• [THE PROBLEM]:
Please transcribe exactly, and only, the lines of the data below between the line holding "Bakery Backgrounds Wallpaper Free" and the line holding "happy-holly-iman-ls-jumpsuit_2", inclusive.

• [PROVIDED DATA]:
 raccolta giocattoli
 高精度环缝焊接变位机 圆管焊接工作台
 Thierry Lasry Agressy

---

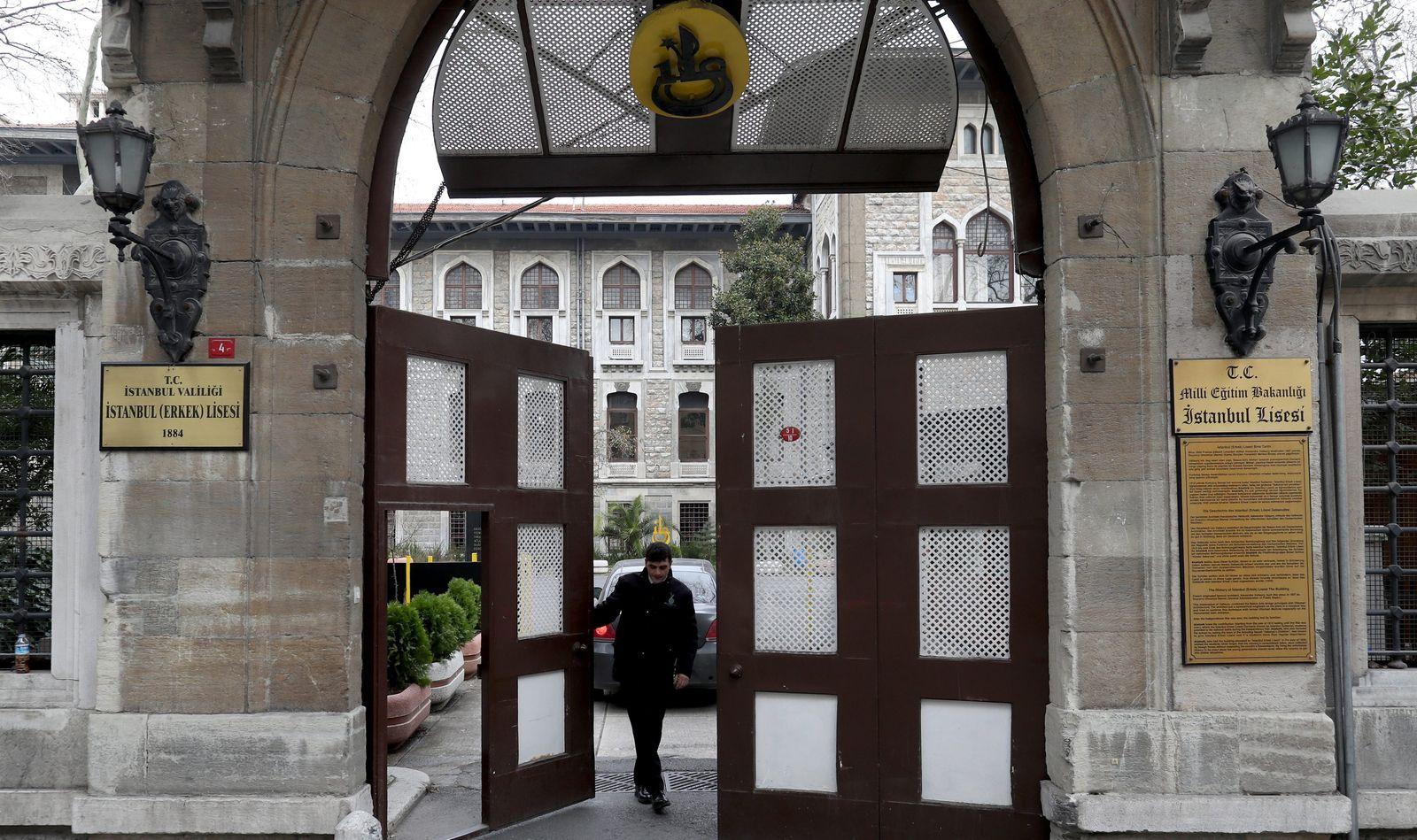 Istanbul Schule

==

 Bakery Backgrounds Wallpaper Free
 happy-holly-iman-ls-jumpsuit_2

• [OUTPUT OF THE EXERCISE]:
 Bakery Backgrounds Wallpaper Free
 happy-holly-iman-ls-jumpsuit_2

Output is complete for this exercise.